= WHAT THE TASK ASKS =
From the passage on Queensland's changes to wills and succession law, copy the words starting with "People who could" and going on through "lacks the capacity.".

= SELECTED PASSAGE =
>>>>>

Queenslanders could be missing out on millions because they’re in the dark about important changes to the law of wills and succession, in particular Statutory Wills.
Steve Grant, Merthyr Law’s Director and estate and succession law specialist said it was worrying that the majority of Queenslanders seemed unaware that amendments to the Succession Act in 2006 completely changed the way courts can deal with wills and estates.
People who could or should have contested a will have not made use of the legal avenues available to them because they simply didn’t know the law had changed.
The most significant change was the expansion of the Supreme Court’s jurisdiction, allowing it to authorise the making, alteration or revocation of a will on behalf of a person who lacks the capacity.
The Queensland Supreme Court handled about 25 statutory wills and estate matters last year. I expect that would increase if more people understood their rights.

<<<<<

= DATA EXCERPTS =
>>>>>

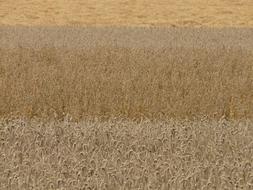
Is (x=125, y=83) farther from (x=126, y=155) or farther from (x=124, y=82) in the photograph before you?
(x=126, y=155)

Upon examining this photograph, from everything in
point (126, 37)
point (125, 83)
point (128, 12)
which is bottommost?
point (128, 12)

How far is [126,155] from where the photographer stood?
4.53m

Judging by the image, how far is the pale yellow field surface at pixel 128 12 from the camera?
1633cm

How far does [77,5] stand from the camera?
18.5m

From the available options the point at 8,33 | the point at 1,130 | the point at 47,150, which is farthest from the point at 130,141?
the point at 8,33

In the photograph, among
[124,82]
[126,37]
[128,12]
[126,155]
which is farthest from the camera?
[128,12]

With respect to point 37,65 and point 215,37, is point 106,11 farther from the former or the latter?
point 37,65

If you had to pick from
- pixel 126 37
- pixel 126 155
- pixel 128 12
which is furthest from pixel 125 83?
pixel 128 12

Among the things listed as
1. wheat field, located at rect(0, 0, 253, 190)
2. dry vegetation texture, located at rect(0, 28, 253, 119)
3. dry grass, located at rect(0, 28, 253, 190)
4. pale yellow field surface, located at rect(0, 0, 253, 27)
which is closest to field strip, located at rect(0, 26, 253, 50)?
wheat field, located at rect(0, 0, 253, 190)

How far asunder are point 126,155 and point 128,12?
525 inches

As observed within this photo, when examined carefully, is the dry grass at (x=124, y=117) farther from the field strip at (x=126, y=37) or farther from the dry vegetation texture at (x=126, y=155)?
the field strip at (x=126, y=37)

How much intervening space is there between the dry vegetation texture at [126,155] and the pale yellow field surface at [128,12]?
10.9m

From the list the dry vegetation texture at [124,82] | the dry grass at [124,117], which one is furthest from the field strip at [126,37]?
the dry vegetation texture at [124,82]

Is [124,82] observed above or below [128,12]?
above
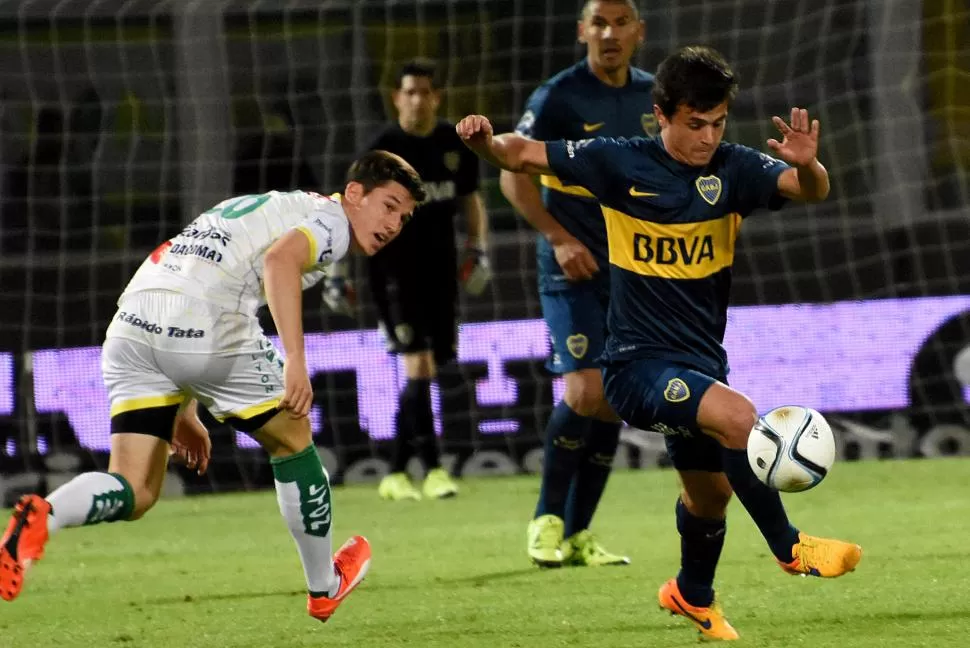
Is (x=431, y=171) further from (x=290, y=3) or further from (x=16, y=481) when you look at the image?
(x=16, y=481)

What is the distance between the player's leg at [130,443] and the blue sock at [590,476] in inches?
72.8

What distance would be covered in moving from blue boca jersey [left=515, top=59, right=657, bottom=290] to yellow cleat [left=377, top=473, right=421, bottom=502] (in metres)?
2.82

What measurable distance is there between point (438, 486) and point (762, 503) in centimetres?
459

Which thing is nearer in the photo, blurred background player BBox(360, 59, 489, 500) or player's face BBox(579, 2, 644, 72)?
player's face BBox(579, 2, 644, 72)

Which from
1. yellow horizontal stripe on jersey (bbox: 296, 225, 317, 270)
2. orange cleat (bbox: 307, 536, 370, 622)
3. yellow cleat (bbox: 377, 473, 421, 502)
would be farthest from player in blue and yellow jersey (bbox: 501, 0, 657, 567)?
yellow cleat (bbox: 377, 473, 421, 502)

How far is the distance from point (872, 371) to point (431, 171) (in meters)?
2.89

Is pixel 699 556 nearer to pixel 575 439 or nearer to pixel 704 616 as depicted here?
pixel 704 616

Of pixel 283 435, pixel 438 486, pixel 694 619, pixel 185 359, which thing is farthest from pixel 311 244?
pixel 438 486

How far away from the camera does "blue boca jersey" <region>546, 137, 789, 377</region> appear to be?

<<<<<

= RESPONSE TO THE EXERCISE =
People who could or should have contested a will have not made use of the legal avenues available to them because they simply didn’t know the law had changed.
The most significant change was the expansion of the Supreme Court’s jurisdiction, allowing it to authorise the making, alteration or revocation of a will on behalf of a person who lacks the capacity.